YOUR TASKS:
1. Please reproduce the article on Greece's reform plan word for word, starting with "Wilson Bennett says" and going on through "his country’s creditors.".
2. Write the next part of the article on Greece's reform plan, picking up right after its last sentence.

DOCUMENT EXTRACT:
# # # # #
Wilson Bennett reports on Greece’s frantic efforts to reach an accord with its creditors continue with the submission of a new reform plan.
Wilson Bennett says days after rejecting a raft of reform proposals put forward by European Commission President, Jean Claude Jüncker, Greek Prime Minister, Alexis Tsipras has tabled a revised reform plan that he hopes will pave the way to freeing up the final €7.2 billion tranche of bailout funds from his country’s creditors.
The submission is the latest development in a long line of ostensibly “last ditch” efforts by Greece to avoid running out of money and potentially having to leave the euro zone. Although no official details have been released, the latest reform plan is thought to include some Greek concessions on VAT reforms, some compromise on primary budget surpluses and a proposal that could see pensioners contribute 6% of their income towards healthcare instead of 4%.
“Mr. Tsipras has taken a more prominent role in negotiations after rumors that his Finance Minister, Yanis Varoufakis was described as ‘combative’ by some of the opposing negotiators,” said Will Sorenson, Head of European markets research at Wilson Bennett. “Mr Tsipras appears to take a more conciliatory approach,” he added.
# # # # #
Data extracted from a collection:
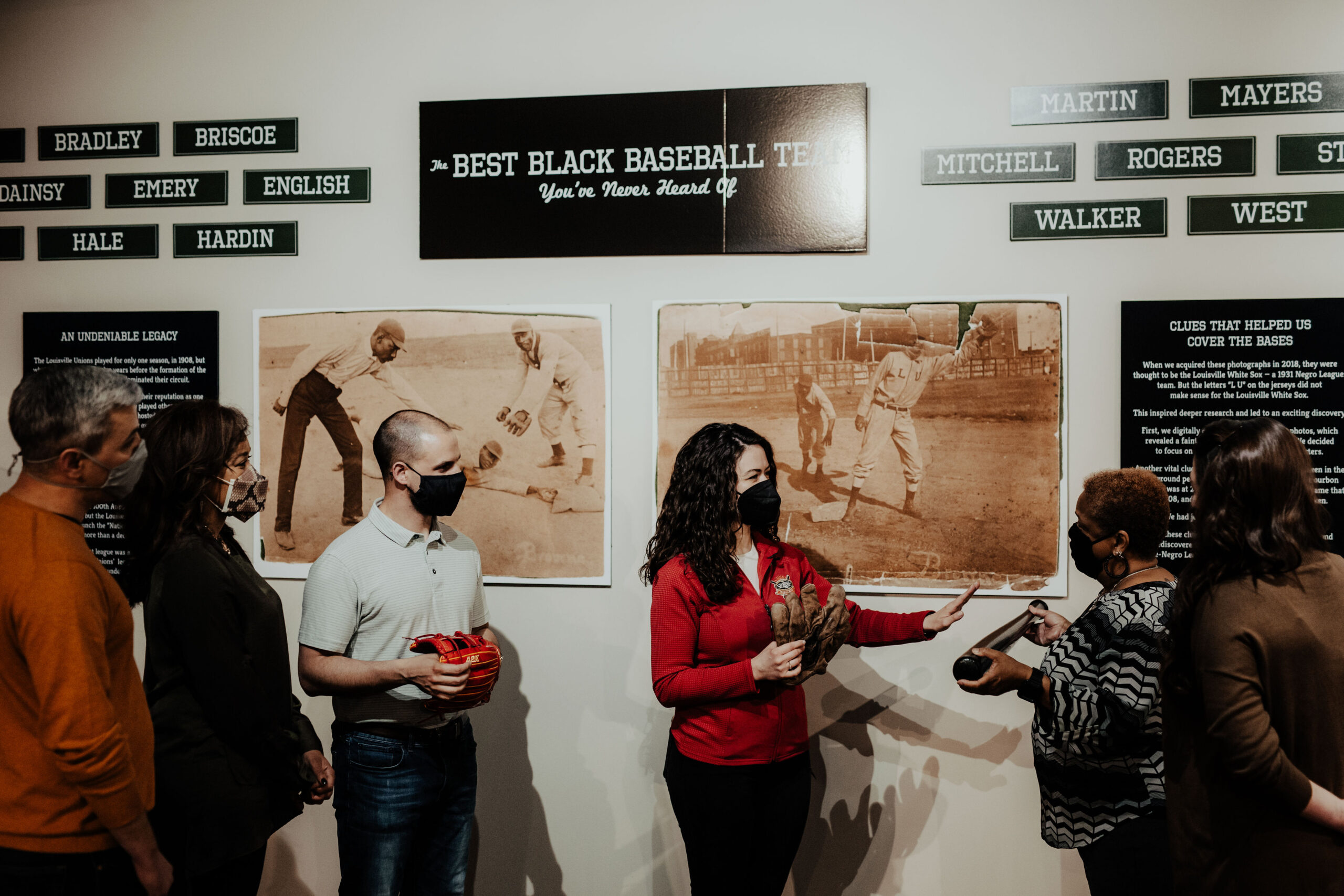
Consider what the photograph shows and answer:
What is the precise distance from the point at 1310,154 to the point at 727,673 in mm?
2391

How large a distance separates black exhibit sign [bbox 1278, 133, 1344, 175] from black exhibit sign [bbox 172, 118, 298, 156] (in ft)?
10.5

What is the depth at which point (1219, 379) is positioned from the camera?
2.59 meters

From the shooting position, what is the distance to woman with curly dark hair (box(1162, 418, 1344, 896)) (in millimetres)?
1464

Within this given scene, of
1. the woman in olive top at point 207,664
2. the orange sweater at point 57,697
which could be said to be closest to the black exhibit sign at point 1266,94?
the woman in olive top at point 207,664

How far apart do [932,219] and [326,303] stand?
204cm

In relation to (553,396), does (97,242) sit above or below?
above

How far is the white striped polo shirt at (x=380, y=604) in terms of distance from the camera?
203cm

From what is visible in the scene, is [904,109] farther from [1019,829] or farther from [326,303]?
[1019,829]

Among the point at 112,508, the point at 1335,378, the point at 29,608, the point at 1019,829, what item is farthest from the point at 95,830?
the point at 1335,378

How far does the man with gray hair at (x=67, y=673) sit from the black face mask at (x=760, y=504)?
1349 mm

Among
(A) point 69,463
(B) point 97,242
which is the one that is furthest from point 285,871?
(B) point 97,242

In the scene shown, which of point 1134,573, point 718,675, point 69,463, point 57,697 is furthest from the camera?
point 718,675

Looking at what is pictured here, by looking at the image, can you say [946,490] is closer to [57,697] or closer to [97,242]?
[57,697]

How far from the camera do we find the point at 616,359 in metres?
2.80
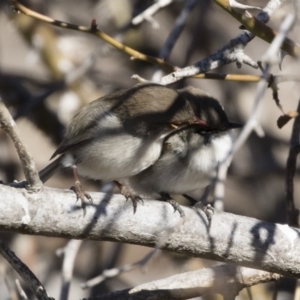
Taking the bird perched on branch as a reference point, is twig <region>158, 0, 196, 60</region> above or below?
# # # # #
RESULTS FOR EACH TASK:
1.
Wilson Bennett says days after rejecting a raft of reform proposals put forward by European Commission President, Jean Claude Jüncker, Greek Prime Minister, Alexis Tsipras has tabled a revised reform plan that he hopes will pave the way to freeing up the final €7.2 billion tranche of bailout funds from his country’s creditors.

2.
German Finance Minister, Wolfgang Schaeuble has made no secret of his willingness to let Greece leave the EU although, publicly, he maintains that he is committed to an outcome that sees the country remain an active member of the euro zone.
Wilson Bennett has warned clients that while Europe may not be as vulnerable to a Greek exit from the euro zone as it was in 2010 when the crisis first began, the much-vaunted “firewalls” that have been built into the financial system to prevent widespread contagion in the event of a default may not be as effective as policymakers believe.
“The biggest threat to the euro zone and the euro itself is the notion that membership is not necessarily permanent,” concluded Sorenson.